Qui ne se souvient pas du fameux slogan des ouvriers de Lip, en 1973: «On produit, on vend, on se paie.» Leur grève entrera dans l’histoire comme l’une des plus importantes du XXe siècle, un conflit au retentissement mondial. Beaucoup y voyaient la mise en œuvre concrète de l’autogestion, l’une des idées phares de Mai 68. L’expérience devient un mythe et elle est soutenue par un gigantesque mouvement de solidarité internationale. Le 29 septembre 1973, 100000 personnes défileront dans les rues de Besançon.
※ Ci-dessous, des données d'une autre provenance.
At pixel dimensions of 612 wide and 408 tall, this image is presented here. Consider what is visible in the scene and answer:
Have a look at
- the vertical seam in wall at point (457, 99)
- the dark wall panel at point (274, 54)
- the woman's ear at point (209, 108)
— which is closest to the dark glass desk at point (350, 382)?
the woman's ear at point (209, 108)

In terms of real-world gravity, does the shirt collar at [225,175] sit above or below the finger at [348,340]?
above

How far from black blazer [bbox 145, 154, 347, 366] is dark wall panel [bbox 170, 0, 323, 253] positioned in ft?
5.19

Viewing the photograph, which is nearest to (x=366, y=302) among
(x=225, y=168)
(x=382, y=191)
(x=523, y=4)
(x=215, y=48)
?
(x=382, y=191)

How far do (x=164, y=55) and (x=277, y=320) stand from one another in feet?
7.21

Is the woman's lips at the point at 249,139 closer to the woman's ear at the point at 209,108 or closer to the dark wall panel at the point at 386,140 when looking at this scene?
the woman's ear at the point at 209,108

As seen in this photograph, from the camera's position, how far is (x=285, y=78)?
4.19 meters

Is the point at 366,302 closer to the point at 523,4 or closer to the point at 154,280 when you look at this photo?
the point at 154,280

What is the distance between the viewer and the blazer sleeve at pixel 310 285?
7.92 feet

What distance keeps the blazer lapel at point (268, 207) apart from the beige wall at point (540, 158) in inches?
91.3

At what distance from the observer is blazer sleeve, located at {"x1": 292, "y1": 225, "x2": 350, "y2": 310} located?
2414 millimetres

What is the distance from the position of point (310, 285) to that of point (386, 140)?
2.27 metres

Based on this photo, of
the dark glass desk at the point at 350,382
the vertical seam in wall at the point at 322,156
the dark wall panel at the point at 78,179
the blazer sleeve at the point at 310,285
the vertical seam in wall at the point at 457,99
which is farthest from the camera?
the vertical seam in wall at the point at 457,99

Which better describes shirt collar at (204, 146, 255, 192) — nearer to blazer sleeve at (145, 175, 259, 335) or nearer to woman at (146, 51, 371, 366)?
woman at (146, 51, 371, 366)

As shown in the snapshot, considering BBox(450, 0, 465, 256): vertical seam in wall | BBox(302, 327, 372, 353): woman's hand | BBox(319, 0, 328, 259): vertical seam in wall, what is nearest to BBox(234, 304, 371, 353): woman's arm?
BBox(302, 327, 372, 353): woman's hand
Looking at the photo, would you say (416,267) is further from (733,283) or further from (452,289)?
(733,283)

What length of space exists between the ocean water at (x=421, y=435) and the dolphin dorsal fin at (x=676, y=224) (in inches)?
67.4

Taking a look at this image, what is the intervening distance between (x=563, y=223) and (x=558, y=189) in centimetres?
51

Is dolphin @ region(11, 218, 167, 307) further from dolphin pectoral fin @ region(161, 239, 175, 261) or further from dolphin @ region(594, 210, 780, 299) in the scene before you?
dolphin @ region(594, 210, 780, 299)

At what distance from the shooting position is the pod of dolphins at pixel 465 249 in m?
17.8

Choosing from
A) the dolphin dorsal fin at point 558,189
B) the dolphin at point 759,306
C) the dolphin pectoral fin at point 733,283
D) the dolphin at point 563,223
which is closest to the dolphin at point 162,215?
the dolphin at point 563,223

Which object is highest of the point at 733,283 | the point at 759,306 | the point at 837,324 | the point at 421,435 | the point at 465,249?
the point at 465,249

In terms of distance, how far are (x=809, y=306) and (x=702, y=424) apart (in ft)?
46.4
De la victoire à la faillite

En mars 1974, au terme d’un long conflit, l’entreprise horlogère redémarre, relancée par un consortium d’actionnaires, soutenu par l’Etat et emmené par Antoine Riboud, PDG du groupe alimentaire BSN-Danone (aujourd’hui décédé), chantre de la semaine de 32 heures et proche de François Mitterrand. Les licenciements sont évités, les travailleurs crient victoire. Mais deux ans plus tard, c’est la faillite. Ceux qui avaient relancé Lip accusent Claude Neuschwander, qu’ils avaient placé à la tête de l’entreprise, d’en être le principal responsable.

Un patron atypique

Plus de quarante ans après, Claude Neuschwander a pris la plume pour contester cette version des faits. Avec Guillaume Gourgues, chercheur en science politique, ils ont publié l’année dernière Pourquoi ont-ils tué Lip? De la victoire ouvrière au tournant néolibéral. Les deux hommes y retracent cet épisode essentiel de l’histoire du capitalisme français qu’a été la relance de Lip. A ce stade, il n’est pas inutile de préciser que Claude Neuschwander fut un patron atypique. Doté d'une forte sensibilité de gauche, Claude Neuschwander s'engage à 20 ans à L’Union nationale des étudiants de France, puis adhère à la CFDT, rejoint le Parti socialiste unifié (PSU) et entre au PS au lendemain de son renvoi de Lip. Ce parcours explique en partie pourquoi Claude Neuschwander s’était retrouvé à la tête de Lip.

L’économie est politique

L’ouvrage de Claude Neuschwander et de Guillaume Gourgues rappelle fort à propos que l’économie se fonde largement sur des choix politiques et que les licenciements n’ont pas toujours été considérés comme inévitables ou nécessaires à la compétitivité des entreprises. Au-delà des arguments industriels et commerciaux, Claude Neuschwander estime que «les tensions au sein du gouvernement, l’impact militant et syndical de la lutte des travailleurs font de Lip une affaire spécifiquement, fondamentalement politique». Avant d’ajouter: «Les actionnaires de Lip ont bel et bien souhaité sa mort, en choisissant délibérément de ne plus financer sa relance, avant et après mon départ.» L’aspect politique du choix est d’autant plus évident que «la situation économique de l’entreprise pouvait être redressée».

Le patronat et Giscard contre Lip

Selon le cabinet d’expertise Syndex, le désengagement des actionnaires (dont les Suisses d’Ebauches SA, qui détenaient le tiers du capital-actions) reflète «une volonté partagée par le patronat horloger et le gouvernement de mettre un terme à la relance». Du côté du patronat, on n’apprécie guère que la relance ait été conduite par des employeurs étrangers à l’horlogerie! De plus, Antoine Riboud finira par lâcher Claude Neuschwander. L’attitude du gouvernement va largement cautionner l’abandon de Lip, d’autant plus que l’élection de Valéry Giscard d’Estaing en mai 1974 a profondément bouleversé les équilibres au sein de la droite française et de l’administration. Fondamentalement, Lip est un symbole et la droite libérale ne veut plus que la branche «sociale» du patronat maintienne son expérience. Claude Neuschwander se fait encore plus précis: «La crainte de l’aile libérale de la droite française d’une alliance des gaullistes de gauche avec “la fraction la plus dynamique du patronat” avait également suscité une grande méfiance lors du redémarrage de Lip.»

Un monde où tout se vend

Cette vision est partagée par Charles Piaget, l’une des figures emblématiques du combat de Lip et qui signe l’avant-propos du livre: «Ce livre montre le réel enjeu, derrière les luttes de façade: l’acceptation ou le refus des licenciements comme variable d’ajustement de l’économie de marché, dans ce monde où sont à vendre, au plus offrant, des entreprises, des murs, des machines et des salaires.»

couverture du livre.

 

 

 

 

 

 

Pourquoi ont-ils tué Lip? De la victoire ouvrière au tournant néolibéral, Raisons d’agir, Paris, 2018.